As we enter 2016, remarketing technology has become more sophisticated. Advertisers look at remarketing not as a novelty, but as an integral part of their marketing campaigns. Blind media buys have given way to real-time bidding. User tracking has moved on from cookies to generating unique identifiers for each user. Dedicated tools has emerged that combine the synergies of display retargeting with social retargeting. The possibilities only seem to abound in the months to come.
Brands Turn Publishers
We have all heard the fables of brands like Red Bull that built their entire world domination business on the back of content marketing ten years ago – at a time where no one would even recognize the term content marketing. However, those fables are being rewritten every day today by brands that are betting big on the content marketing engine.
Close to 70% of B2B marketers place content marketing within their top three priorities for the year and the trend towards promoting quality content is only on the upswing. Brands have come to realize the value of strong content in not just getting leads and converting them, but also the strong role it plays in controlling the narrative about one’s brand. Sainsbury proved the power of great storytelling with its latest Christmas commercial starring Mog, the cat.

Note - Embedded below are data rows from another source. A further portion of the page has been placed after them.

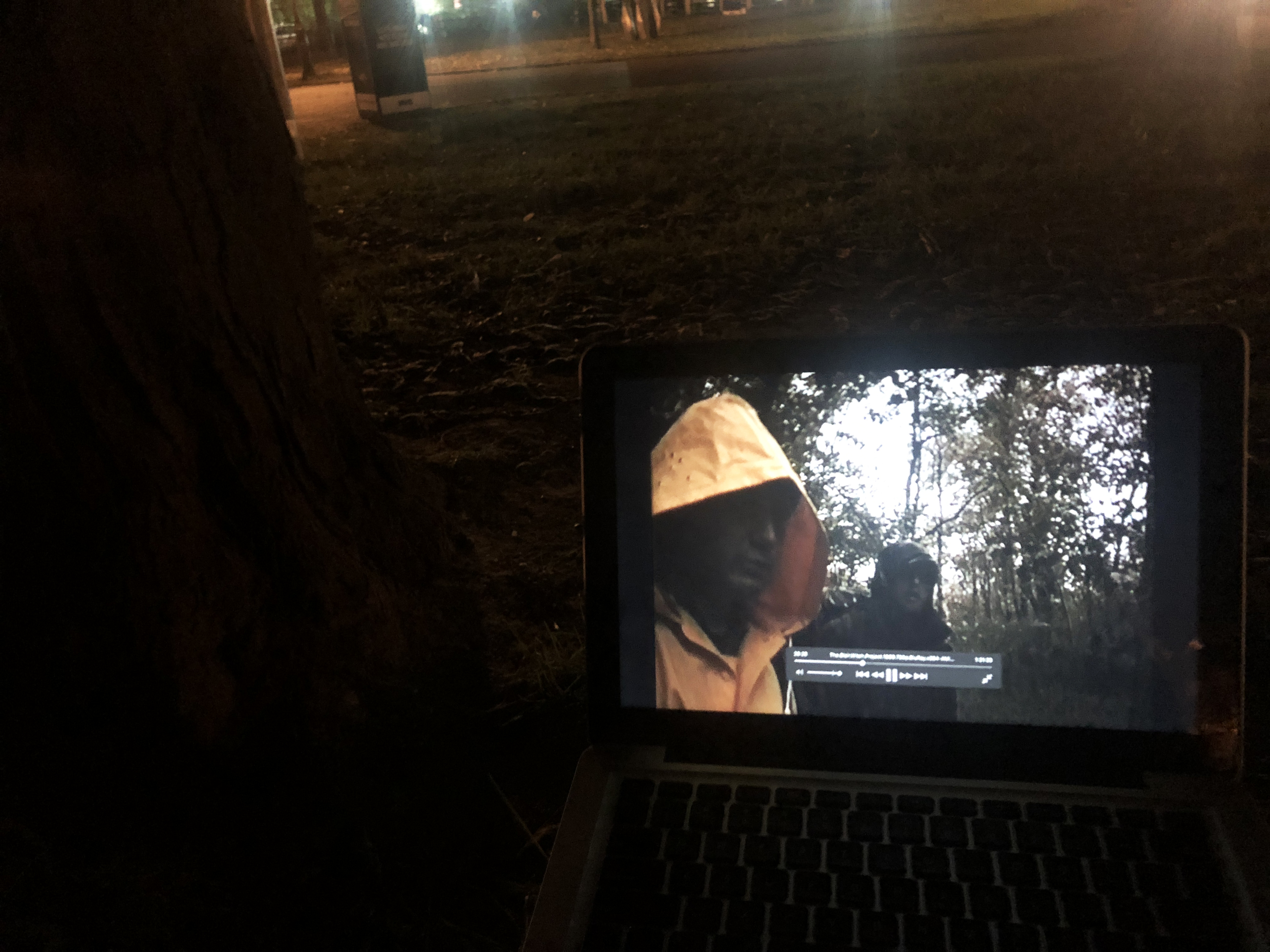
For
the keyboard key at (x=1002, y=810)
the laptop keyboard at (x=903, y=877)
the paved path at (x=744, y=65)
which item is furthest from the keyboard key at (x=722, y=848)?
the paved path at (x=744, y=65)

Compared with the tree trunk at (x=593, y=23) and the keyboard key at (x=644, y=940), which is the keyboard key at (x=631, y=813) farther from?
the tree trunk at (x=593, y=23)

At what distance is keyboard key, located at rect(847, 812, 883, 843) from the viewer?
688 millimetres

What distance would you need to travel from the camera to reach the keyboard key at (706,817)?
71 centimetres

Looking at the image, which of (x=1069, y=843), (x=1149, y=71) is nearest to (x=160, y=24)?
(x=1069, y=843)

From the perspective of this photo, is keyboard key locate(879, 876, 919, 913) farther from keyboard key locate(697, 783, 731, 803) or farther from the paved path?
the paved path

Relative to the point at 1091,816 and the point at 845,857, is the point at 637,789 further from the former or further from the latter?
the point at 1091,816

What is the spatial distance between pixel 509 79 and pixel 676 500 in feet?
3.10

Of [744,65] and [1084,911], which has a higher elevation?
[744,65]

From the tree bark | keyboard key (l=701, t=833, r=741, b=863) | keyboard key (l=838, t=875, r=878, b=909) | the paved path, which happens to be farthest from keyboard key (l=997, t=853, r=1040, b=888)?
the tree bark

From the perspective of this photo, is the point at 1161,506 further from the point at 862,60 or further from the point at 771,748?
the point at 862,60

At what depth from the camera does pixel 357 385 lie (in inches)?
49.1

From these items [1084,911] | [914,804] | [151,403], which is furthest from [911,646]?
[151,403]

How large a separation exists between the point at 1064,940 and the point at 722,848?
26 cm

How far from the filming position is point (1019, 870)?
65cm
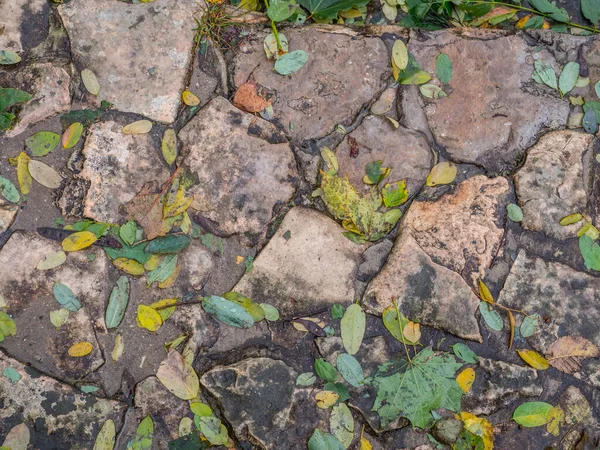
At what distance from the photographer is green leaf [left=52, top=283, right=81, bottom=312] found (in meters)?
1.90

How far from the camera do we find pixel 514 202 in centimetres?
204

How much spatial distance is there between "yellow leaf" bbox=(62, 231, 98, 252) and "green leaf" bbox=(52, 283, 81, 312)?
0.13 m

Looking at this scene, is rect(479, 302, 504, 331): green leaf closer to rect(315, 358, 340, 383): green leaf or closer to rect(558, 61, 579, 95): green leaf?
rect(315, 358, 340, 383): green leaf

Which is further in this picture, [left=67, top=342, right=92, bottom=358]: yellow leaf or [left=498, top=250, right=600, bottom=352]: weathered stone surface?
[left=498, top=250, right=600, bottom=352]: weathered stone surface

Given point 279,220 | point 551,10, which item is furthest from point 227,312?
point 551,10

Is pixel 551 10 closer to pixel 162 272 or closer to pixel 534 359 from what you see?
pixel 534 359

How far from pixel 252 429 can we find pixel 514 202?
1214mm

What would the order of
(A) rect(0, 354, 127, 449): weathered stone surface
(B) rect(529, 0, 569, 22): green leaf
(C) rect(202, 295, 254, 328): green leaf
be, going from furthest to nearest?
1. (B) rect(529, 0, 569, 22): green leaf
2. (C) rect(202, 295, 254, 328): green leaf
3. (A) rect(0, 354, 127, 449): weathered stone surface

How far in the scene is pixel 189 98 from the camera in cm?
204

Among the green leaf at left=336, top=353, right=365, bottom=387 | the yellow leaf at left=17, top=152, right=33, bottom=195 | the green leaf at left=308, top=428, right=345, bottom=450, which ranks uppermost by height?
the yellow leaf at left=17, top=152, right=33, bottom=195

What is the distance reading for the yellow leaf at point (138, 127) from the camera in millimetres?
1995

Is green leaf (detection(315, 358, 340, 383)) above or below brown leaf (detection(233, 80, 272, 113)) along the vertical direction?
below

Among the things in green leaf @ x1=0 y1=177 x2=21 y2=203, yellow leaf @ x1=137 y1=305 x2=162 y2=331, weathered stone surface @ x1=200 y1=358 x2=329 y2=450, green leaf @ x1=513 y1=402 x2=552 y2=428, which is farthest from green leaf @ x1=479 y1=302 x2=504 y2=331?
green leaf @ x1=0 y1=177 x2=21 y2=203

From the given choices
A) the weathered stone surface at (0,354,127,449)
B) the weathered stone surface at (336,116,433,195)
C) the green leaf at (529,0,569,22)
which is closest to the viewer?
the weathered stone surface at (0,354,127,449)
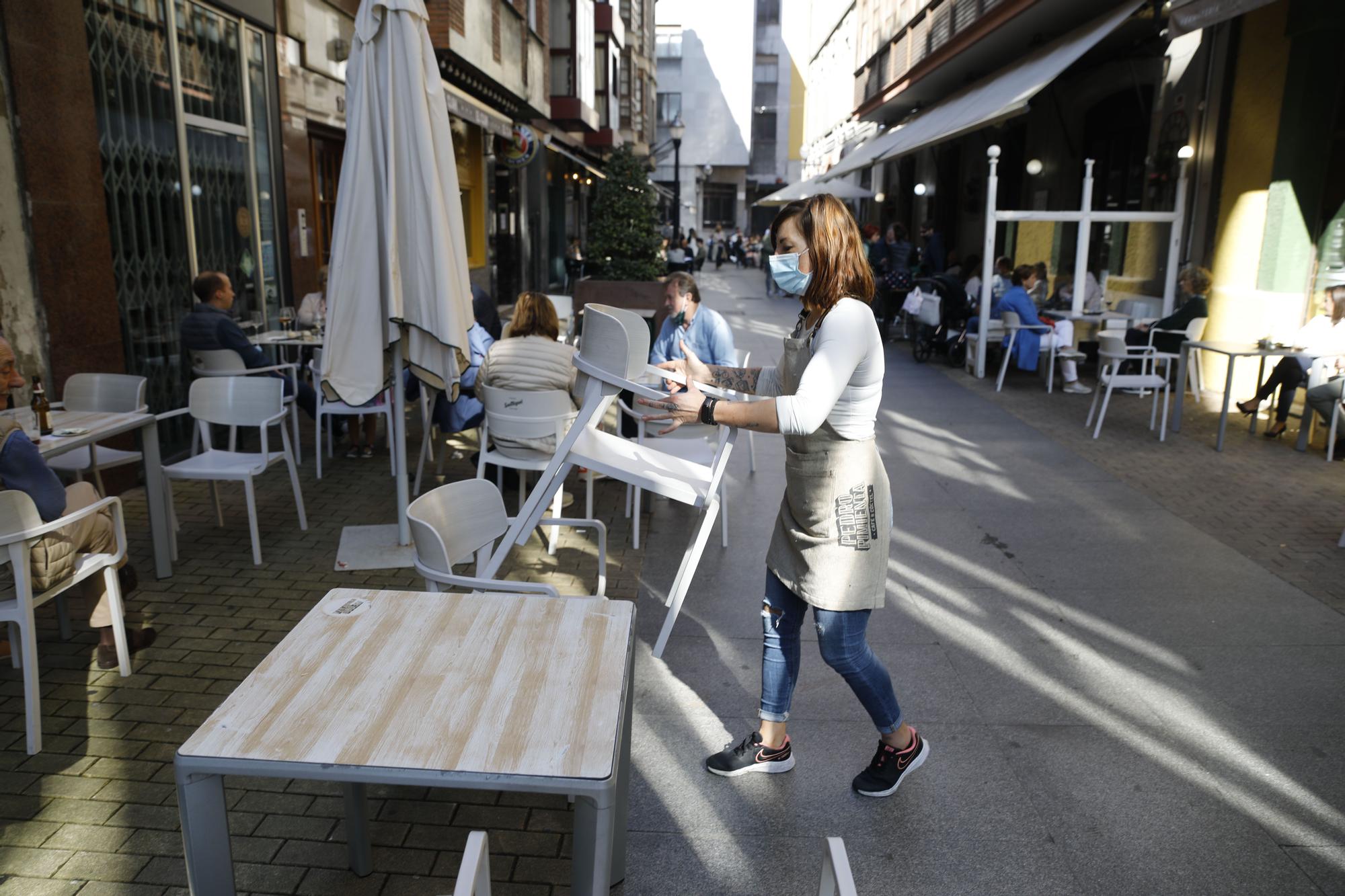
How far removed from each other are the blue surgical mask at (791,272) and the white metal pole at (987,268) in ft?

This brilliantly crafted commercial racked up over 7 million views in under 4 days, which only goes to prove that when brands create fabulous content, they don’t have to chase after users, users track them down and gobble up all that awesome content on their own accord. And this, in a world where using ad blockers is the new “it!”
Video Trumps Images
Humans are visual creatures. A picture speaks a thousand words. These are but a couple of the umpteen ‘visual’ homilies that all marketers have been fed on for the last few years. However, that slowly changed in 2015.
This was the year video began to come into its own. More brands ventured into YouTube. SnapChat began monetizing its transient video sharing service by allowing brands to create video stories that could be shared with fans and followers. Live video streaming on apps became widespread thanks to Periscope and Meerkat. Facebook overtook YouTube in daily video views.
Photo sharing app Instagram launched its own version of video sharing with Boomerang. All of this action in the last one year around video content means one clear thing – videos are going to be the next infographics. Hang on to your seats to face a glut of video content in the coming year, with brands experimenting across different platforms.
Location-Based Marketing Goes Mainstream
Anyone who has ever done any significant amount of PPC marketing is aware of geo targeted ads by now. However, technology has grown since the days of showing a user from Atlanta ads about the upcoming Falcons’ game.
These days, proximity-triggered iBeacons located inside stores and other physical locations can deliver offers and perfectly timed deals straight to users’ mobile phones when they’re in the exact position to make a purchase. Google AdWords is moving to give iBeacons a run for their money for geo targeting users. Users of Google Now will now get notifications about nearby retail outlets or restaurants if they happen to have seen the ads for these stores already via AdWords.
Ringing In the New
More than anything else, the next year is going to be about brands driving conversations about themselves, instead of them being passive participants like in the past. If your brand had to have a chat with users, what would it say?